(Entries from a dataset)
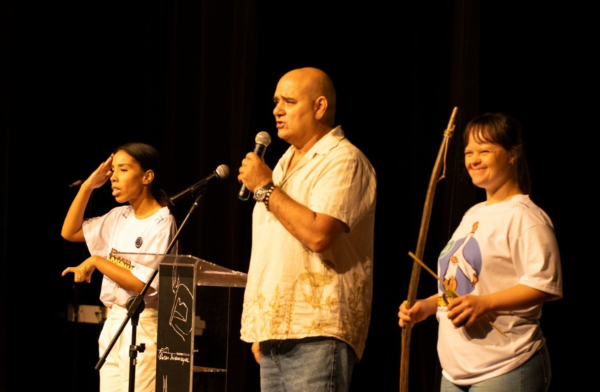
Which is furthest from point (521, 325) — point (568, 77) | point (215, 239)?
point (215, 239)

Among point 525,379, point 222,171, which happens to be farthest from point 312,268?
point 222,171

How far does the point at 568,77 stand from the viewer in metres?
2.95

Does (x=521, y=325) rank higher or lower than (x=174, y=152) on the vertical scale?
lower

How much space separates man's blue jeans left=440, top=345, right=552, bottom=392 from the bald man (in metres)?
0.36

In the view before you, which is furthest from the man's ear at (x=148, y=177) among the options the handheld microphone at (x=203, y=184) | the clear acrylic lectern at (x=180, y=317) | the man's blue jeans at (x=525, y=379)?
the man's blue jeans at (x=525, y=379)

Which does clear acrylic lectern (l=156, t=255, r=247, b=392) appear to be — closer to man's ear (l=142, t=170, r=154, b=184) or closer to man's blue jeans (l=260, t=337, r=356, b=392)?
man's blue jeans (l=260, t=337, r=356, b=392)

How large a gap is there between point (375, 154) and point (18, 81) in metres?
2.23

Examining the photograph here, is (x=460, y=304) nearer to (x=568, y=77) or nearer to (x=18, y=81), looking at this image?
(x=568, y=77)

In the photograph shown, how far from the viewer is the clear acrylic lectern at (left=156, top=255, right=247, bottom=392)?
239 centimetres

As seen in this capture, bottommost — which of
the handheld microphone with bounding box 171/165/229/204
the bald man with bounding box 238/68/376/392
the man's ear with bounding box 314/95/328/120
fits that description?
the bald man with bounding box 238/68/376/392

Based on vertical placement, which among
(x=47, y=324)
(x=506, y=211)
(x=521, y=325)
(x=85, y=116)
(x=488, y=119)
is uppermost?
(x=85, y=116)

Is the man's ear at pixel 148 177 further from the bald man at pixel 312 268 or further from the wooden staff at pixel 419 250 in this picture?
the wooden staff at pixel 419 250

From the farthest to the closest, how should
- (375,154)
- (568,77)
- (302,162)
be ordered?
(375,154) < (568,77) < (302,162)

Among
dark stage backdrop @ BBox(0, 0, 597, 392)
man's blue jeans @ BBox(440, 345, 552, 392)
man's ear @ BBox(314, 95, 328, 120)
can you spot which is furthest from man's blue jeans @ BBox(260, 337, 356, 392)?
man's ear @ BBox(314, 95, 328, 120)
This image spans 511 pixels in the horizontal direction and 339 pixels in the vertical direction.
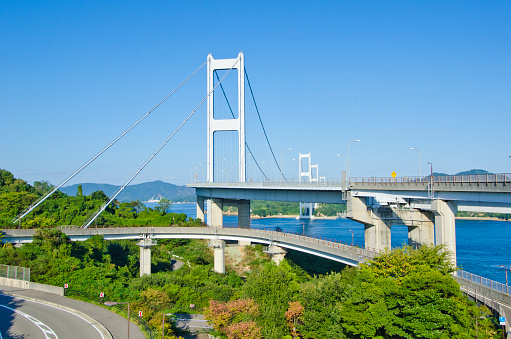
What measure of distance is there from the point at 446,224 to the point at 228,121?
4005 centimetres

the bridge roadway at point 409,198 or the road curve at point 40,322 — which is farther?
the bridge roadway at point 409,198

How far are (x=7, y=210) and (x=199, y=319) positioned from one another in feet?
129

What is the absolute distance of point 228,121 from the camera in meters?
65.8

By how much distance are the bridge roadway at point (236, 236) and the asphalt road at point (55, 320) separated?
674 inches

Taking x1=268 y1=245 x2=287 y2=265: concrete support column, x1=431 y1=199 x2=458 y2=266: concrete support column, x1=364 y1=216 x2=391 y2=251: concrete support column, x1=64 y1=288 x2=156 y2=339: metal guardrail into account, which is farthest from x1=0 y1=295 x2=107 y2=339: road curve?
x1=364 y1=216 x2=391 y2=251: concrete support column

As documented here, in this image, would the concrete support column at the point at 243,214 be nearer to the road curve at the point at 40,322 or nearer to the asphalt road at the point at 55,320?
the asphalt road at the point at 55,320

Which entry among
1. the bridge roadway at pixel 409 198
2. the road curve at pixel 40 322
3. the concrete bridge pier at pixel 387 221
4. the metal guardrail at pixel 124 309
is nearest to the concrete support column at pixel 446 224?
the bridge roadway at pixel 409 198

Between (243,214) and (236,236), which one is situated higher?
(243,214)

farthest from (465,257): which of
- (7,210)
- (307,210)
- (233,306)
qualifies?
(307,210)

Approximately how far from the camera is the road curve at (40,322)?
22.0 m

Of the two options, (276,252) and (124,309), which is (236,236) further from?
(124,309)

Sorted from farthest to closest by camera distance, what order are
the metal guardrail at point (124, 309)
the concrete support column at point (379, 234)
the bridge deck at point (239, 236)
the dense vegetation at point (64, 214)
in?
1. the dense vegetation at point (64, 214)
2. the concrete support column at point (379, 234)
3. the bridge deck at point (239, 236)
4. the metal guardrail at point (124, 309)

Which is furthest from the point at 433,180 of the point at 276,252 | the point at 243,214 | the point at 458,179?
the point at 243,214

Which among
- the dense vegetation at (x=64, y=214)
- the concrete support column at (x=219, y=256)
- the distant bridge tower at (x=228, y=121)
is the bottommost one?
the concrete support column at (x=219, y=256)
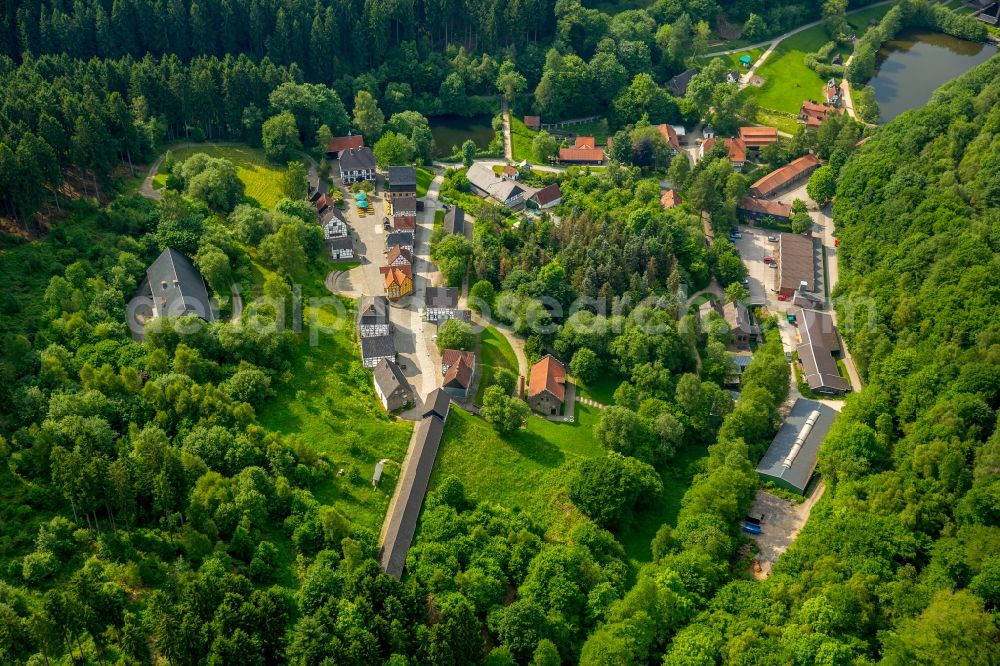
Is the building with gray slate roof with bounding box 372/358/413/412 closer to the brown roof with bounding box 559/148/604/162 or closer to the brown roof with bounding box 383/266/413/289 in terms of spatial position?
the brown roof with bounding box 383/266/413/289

---

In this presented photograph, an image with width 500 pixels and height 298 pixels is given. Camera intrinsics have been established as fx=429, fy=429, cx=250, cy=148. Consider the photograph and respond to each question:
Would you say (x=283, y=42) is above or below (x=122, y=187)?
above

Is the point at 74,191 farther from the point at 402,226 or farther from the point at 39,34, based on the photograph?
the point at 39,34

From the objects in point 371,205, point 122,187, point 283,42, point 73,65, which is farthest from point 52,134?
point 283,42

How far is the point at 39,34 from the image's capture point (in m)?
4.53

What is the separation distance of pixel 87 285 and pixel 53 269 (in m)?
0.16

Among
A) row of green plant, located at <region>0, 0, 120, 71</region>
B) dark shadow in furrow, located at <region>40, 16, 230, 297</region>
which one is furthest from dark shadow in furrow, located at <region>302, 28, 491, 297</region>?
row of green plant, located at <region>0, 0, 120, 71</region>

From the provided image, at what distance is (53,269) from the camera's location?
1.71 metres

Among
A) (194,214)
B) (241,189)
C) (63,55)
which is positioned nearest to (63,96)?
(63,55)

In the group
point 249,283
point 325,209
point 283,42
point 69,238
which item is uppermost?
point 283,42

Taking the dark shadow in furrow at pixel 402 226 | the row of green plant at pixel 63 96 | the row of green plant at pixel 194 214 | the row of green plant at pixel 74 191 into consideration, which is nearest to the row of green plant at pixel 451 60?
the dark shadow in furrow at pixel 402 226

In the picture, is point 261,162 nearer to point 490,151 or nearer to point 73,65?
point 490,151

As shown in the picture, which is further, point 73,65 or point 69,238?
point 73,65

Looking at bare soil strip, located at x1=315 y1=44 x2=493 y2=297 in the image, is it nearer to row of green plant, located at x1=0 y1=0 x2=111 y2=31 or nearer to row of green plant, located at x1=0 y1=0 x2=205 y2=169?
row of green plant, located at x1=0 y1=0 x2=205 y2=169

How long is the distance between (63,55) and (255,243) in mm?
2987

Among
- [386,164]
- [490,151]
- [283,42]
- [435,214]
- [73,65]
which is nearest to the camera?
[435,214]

What you should do –
Rewrite the entries from the line with "Is the man's" to the line with "(375,154) < (568,77) < (302,162)", swapping "further" for "farther" and leaving everything else unchanged.

Problem solution –
Is the man's ear at pixel 148 177 farther from the bald man at pixel 312 268 or farther from the wooden staff at pixel 419 250 in this picture?
the wooden staff at pixel 419 250

From the farthest to the closest, how should
- (375,154)
- (568,77)
- (302,162)
be ordered?
(375,154) < (568,77) < (302,162)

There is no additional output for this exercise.